=== 学習テキスト ===

東京・東村山市の国立ハンセン病資料館で「絵ごころでつながる-多磨全生園絵画の100年」が開催される。会期は3月2日〜9月1日。
およそ100年前となる1923年10月31日、ハンセン病患者の療養施設、第一区府県立全生病院(現・多磨全生園)の礼拝堂で、入所者が描いた絵画を初めて展示した「第壱回絵画会」が開幕した。本展は、この絵画会を起点とする多磨全生園の絵画活動100年の歩みを一望し、初公開のものを含む多くの絵画作品を関連資料とともに紹介するものだ。
本展では全国の療養所のなかで、もっとも早い戦時中の結成となった絵画サークル「絵の会」を紹介。さらに戦後に東京都美術館で開催された美術団体展に入選した描き手の作品を当館として初公開する
さらに、多磨全生園内に設置されたおもに児童のための全生学園・全生分教室で美術(図画)教師を担った描き手たちの活動を紹介。さらに1960年に園内の礼拝堂で開催された「国立近代美術館所蔵の名作絵画展」や、また、主に1970年代に全国のデパートなどで開催された「貞明皇后のお徳をしのぶ療養作品展示会」など、これまで言及されてこなかった催しをも紹介される。

=== 抽出データ ===

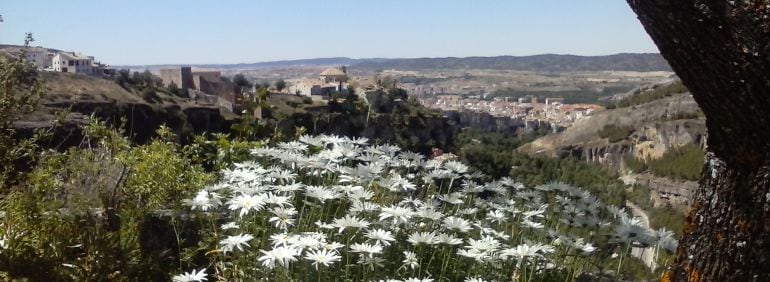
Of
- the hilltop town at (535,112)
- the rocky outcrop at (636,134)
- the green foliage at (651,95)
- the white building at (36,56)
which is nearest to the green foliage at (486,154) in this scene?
the white building at (36,56)

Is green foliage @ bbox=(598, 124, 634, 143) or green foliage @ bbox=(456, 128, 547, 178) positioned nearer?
green foliage @ bbox=(456, 128, 547, 178)

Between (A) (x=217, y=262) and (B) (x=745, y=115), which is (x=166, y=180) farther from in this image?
(B) (x=745, y=115)

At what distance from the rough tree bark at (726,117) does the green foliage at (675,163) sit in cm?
6047

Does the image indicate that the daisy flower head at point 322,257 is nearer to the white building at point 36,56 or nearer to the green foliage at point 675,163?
the white building at point 36,56

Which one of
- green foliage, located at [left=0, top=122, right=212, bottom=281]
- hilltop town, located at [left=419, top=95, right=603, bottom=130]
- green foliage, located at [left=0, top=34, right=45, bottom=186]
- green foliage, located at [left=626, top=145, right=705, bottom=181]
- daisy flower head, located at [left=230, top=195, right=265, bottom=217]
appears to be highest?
green foliage, located at [left=0, top=34, right=45, bottom=186]

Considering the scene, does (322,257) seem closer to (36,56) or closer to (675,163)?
(36,56)

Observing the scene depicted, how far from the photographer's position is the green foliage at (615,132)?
263 ft

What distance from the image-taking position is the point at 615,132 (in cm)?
8194

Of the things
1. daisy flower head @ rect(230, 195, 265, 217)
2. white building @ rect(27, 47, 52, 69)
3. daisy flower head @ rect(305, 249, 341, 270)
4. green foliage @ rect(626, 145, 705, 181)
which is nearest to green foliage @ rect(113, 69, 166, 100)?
white building @ rect(27, 47, 52, 69)

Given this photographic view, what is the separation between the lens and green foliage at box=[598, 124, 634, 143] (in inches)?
3162

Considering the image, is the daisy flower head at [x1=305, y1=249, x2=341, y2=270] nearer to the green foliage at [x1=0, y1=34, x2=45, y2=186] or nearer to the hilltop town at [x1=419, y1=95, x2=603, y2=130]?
the green foliage at [x1=0, y1=34, x2=45, y2=186]

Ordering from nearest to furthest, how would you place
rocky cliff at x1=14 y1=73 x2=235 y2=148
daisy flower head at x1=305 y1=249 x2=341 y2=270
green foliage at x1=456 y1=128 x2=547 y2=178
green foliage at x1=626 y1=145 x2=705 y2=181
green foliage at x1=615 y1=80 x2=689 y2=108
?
daisy flower head at x1=305 y1=249 x2=341 y2=270 < rocky cliff at x1=14 y1=73 x2=235 y2=148 < green foliage at x1=456 y1=128 x2=547 y2=178 < green foliage at x1=626 y1=145 x2=705 y2=181 < green foliage at x1=615 y1=80 x2=689 y2=108

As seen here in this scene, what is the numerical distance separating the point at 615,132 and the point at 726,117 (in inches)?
3311

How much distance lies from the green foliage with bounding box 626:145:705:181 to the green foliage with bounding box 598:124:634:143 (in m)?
7.19
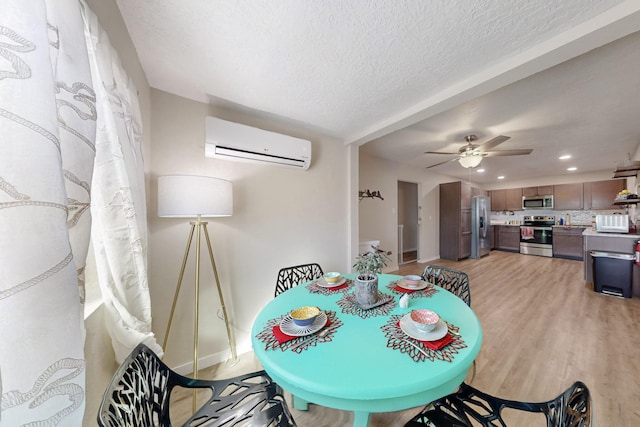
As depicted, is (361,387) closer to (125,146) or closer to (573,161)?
(125,146)

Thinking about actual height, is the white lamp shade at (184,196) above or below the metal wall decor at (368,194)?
below

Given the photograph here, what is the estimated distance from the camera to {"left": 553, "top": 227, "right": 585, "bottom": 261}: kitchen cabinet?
5.12 metres

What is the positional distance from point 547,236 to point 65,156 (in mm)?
8321

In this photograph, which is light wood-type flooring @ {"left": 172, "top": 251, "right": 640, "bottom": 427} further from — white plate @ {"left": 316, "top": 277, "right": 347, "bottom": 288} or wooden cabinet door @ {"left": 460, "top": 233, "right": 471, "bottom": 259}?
wooden cabinet door @ {"left": 460, "top": 233, "right": 471, "bottom": 259}

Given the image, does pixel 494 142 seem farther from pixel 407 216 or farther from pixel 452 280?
pixel 407 216

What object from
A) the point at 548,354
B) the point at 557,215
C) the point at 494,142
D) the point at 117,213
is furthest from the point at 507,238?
the point at 117,213

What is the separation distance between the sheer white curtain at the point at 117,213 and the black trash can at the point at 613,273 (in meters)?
5.46

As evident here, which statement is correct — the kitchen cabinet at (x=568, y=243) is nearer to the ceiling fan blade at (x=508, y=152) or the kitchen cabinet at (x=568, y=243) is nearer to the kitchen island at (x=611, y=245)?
the kitchen island at (x=611, y=245)

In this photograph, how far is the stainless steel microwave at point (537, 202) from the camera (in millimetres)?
5664

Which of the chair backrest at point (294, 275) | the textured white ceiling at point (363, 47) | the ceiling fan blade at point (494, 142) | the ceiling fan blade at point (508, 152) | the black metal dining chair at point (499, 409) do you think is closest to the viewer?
the black metal dining chair at point (499, 409)

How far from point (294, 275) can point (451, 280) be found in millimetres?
1338

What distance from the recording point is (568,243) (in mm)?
5246

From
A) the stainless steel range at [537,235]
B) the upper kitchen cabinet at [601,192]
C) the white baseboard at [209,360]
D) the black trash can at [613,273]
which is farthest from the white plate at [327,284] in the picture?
the upper kitchen cabinet at [601,192]

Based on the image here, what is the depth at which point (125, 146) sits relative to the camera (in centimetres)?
96
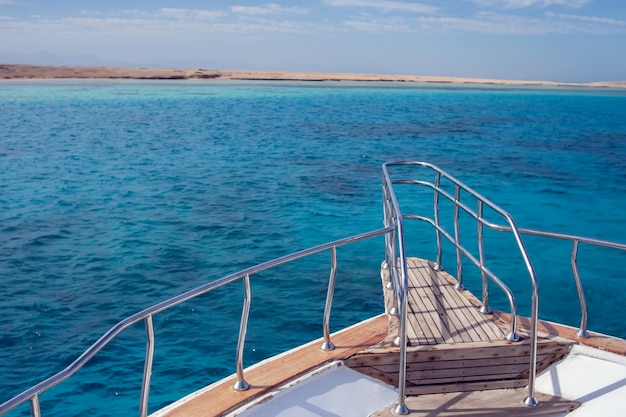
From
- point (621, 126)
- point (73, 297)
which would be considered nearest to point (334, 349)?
point (73, 297)

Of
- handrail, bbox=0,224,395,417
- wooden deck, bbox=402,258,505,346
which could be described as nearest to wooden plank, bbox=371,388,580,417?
wooden deck, bbox=402,258,505,346

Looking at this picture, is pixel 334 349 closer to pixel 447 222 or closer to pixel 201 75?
pixel 447 222

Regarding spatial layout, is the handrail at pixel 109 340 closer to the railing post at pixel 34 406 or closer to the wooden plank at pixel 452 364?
the railing post at pixel 34 406

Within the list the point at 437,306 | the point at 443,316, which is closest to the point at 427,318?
the point at 443,316

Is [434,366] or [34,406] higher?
[34,406]

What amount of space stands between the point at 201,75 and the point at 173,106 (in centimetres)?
7379

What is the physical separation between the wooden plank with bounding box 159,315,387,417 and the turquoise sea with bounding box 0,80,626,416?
2824mm

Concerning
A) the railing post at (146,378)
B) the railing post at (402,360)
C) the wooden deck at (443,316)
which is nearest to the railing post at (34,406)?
the railing post at (146,378)

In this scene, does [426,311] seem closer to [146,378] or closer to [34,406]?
[146,378]

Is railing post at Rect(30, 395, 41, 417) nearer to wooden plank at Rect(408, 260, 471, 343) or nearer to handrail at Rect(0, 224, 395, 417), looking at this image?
handrail at Rect(0, 224, 395, 417)

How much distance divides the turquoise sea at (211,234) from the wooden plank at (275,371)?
282cm

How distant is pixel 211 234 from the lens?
41.7ft

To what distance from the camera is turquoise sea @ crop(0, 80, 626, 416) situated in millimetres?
7691

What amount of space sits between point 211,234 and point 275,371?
871 centimetres
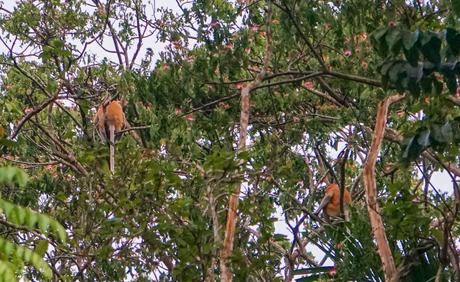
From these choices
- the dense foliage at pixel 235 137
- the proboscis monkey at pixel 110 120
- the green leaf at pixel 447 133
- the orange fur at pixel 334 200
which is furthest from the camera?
the orange fur at pixel 334 200

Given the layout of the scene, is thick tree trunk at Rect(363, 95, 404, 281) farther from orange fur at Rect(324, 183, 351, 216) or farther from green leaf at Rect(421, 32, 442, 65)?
orange fur at Rect(324, 183, 351, 216)

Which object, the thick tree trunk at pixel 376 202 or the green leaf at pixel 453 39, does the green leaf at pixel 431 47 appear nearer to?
the green leaf at pixel 453 39

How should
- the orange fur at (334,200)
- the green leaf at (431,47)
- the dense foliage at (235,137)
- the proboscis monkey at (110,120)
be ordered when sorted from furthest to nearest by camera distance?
the orange fur at (334,200), the proboscis monkey at (110,120), the dense foliage at (235,137), the green leaf at (431,47)

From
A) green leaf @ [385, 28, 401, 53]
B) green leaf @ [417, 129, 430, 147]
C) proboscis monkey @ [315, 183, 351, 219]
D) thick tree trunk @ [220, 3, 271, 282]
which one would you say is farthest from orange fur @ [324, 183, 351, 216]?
green leaf @ [385, 28, 401, 53]

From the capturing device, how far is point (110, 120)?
9.02 meters

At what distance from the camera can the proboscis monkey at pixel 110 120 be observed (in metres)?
8.81

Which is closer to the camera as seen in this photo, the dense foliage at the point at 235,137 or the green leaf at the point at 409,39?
the green leaf at the point at 409,39

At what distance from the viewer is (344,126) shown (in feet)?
27.3

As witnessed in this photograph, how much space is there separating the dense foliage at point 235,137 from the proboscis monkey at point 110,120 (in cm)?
17

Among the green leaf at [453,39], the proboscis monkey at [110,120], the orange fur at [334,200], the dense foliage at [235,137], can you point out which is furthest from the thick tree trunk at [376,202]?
the proboscis monkey at [110,120]

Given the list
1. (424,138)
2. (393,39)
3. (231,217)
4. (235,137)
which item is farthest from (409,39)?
(235,137)

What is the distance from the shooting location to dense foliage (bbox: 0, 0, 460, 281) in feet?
17.4

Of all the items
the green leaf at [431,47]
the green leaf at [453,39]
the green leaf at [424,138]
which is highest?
the green leaf at [453,39]

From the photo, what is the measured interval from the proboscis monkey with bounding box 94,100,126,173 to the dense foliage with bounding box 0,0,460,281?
0.17 m
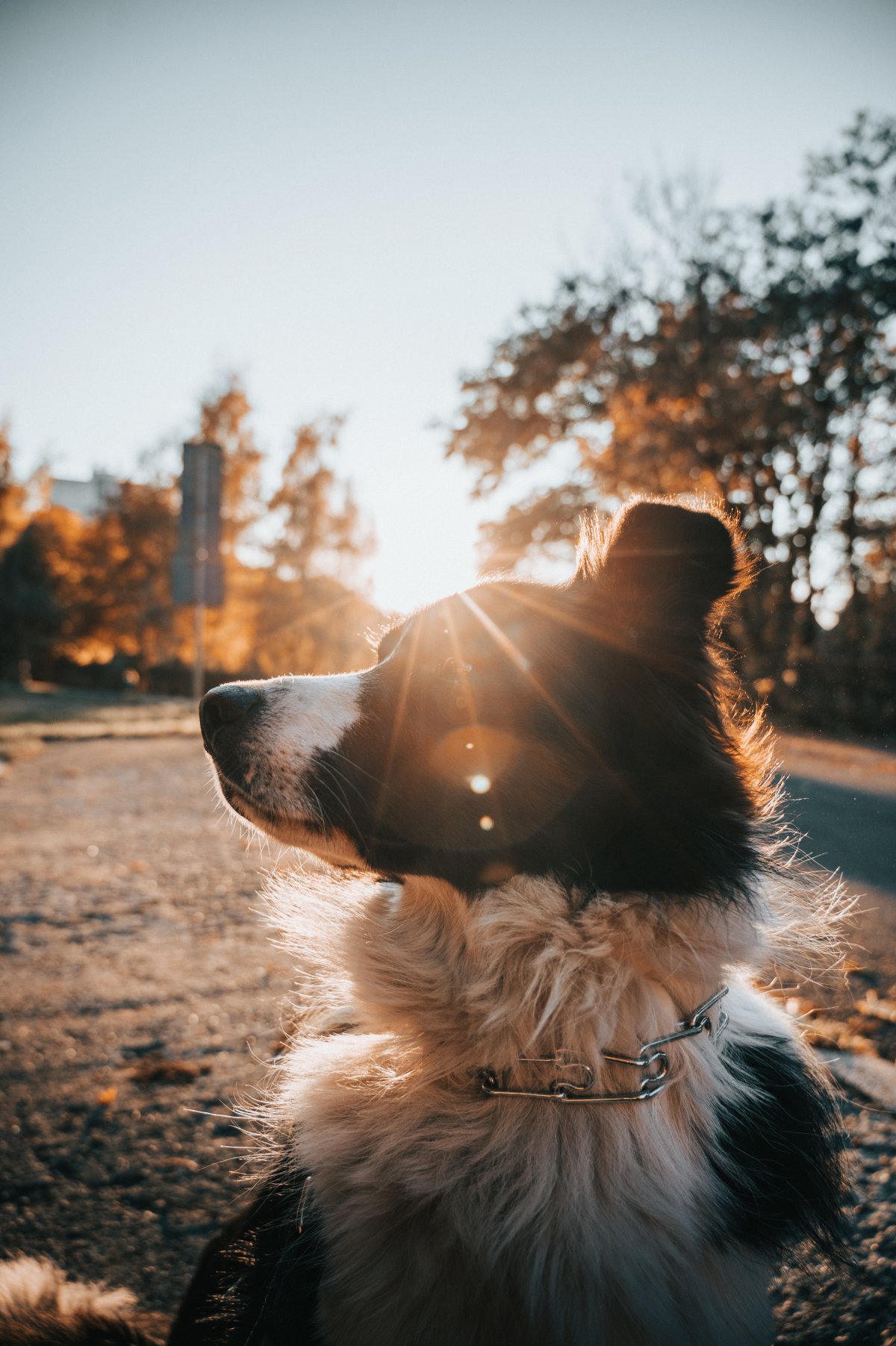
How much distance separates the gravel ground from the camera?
2.09 m

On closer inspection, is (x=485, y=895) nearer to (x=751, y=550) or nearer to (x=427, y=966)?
(x=427, y=966)

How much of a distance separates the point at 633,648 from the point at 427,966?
1003 mm

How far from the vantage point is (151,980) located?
395cm

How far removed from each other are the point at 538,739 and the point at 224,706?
85 centimetres

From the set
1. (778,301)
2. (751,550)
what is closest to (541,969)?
(751,550)

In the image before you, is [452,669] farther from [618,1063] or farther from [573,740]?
[618,1063]

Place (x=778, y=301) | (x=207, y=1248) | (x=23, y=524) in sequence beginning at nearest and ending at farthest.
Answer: (x=207, y=1248), (x=778, y=301), (x=23, y=524)

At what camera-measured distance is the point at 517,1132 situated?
1687 millimetres

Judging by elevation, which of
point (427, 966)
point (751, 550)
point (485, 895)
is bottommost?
point (427, 966)

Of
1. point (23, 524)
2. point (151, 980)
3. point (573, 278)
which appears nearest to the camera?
point (151, 980)

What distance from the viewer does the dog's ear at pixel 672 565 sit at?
1.90m

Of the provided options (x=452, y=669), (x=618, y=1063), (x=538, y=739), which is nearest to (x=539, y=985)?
(x=618, y=1063)

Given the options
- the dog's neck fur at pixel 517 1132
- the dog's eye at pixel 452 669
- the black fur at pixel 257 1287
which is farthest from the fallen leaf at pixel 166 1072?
the dog's eye at pixel 452 669

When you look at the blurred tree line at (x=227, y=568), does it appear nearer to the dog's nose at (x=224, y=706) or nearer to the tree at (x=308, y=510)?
the tree at (x=308, y=510)
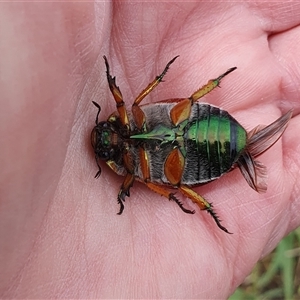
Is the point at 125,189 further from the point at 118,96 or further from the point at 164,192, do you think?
the point at 118,96

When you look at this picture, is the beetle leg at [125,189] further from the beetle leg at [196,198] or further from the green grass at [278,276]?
the green grass at [278,276]

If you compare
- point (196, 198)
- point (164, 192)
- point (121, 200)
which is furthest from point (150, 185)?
point (196, 198)

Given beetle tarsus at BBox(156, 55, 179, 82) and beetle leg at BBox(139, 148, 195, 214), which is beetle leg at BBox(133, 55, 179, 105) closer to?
beetle tarsus at BBox(156, 55, 179, 82)

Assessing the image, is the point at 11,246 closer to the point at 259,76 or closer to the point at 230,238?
the point at 230,238

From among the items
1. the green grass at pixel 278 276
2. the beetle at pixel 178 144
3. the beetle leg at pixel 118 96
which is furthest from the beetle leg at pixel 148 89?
the green grass at pixel 278 276

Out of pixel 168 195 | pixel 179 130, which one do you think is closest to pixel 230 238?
pixel 168 195
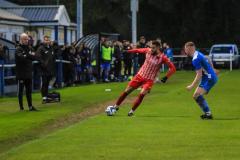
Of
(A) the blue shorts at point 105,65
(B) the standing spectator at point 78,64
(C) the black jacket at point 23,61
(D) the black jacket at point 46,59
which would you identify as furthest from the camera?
(A) the blue shorts at point 105,65

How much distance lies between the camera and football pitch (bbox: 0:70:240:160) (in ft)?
38.7

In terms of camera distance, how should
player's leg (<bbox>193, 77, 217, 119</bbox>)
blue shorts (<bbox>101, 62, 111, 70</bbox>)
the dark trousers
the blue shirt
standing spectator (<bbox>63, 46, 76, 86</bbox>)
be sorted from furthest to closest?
blue shorts (<bbox>101, 62, 111, 70</bbox>) < standing spectator (<bbox>63, 46, 76, 86</bbox>) < the dark trousers < player's leg (<bbox>193, 77, 217, 119</bbox>) < the blue shirt

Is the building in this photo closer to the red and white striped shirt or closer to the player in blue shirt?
the red and white striped shirt

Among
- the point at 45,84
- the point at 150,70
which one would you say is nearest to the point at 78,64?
the point at 45,84

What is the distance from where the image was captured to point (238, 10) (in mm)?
67500

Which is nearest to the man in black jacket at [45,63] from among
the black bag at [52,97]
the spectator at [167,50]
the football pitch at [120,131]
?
the black bag at [52,97]

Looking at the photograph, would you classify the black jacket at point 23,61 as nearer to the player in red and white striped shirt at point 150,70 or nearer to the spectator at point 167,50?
the player in red and white striped shirt at point 150,70

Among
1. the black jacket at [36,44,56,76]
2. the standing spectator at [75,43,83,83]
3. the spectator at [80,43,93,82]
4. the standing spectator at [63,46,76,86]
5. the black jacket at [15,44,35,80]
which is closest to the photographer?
the black jacket at [15,44,35,80]

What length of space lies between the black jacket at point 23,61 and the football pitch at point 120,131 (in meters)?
1.09

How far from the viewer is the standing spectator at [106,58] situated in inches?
1359

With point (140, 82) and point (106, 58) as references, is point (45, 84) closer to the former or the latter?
point (140, 82)

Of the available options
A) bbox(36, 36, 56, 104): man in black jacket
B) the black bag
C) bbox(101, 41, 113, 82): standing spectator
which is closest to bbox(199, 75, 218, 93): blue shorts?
bbox(36, 36, 56, 104): man in black jacket

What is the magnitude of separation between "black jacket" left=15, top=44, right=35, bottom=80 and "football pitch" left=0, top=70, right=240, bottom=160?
43.0 inches

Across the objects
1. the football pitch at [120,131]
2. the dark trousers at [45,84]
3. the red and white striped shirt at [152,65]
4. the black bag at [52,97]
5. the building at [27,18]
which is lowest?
the football pitch at [120,131]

===

## 課題
多磨全生園の絵画展を紹介する文章を、最後の文のあとから続けて書くこと。

## 解答
加えて、多磨全生園ではほぼ唯一の女性の描き手である鈴村洋子の作品を一同に集め、その全貌に迫る。
なお、会期中の5月5日には、アーティスト・青柳菜摘による朗読会が開催。また、6月1日には静岡県立美術館館長の木下直之を、7月13日にはカンザス大学美術史学部准教授の金子牧を招いた講演会を開催する。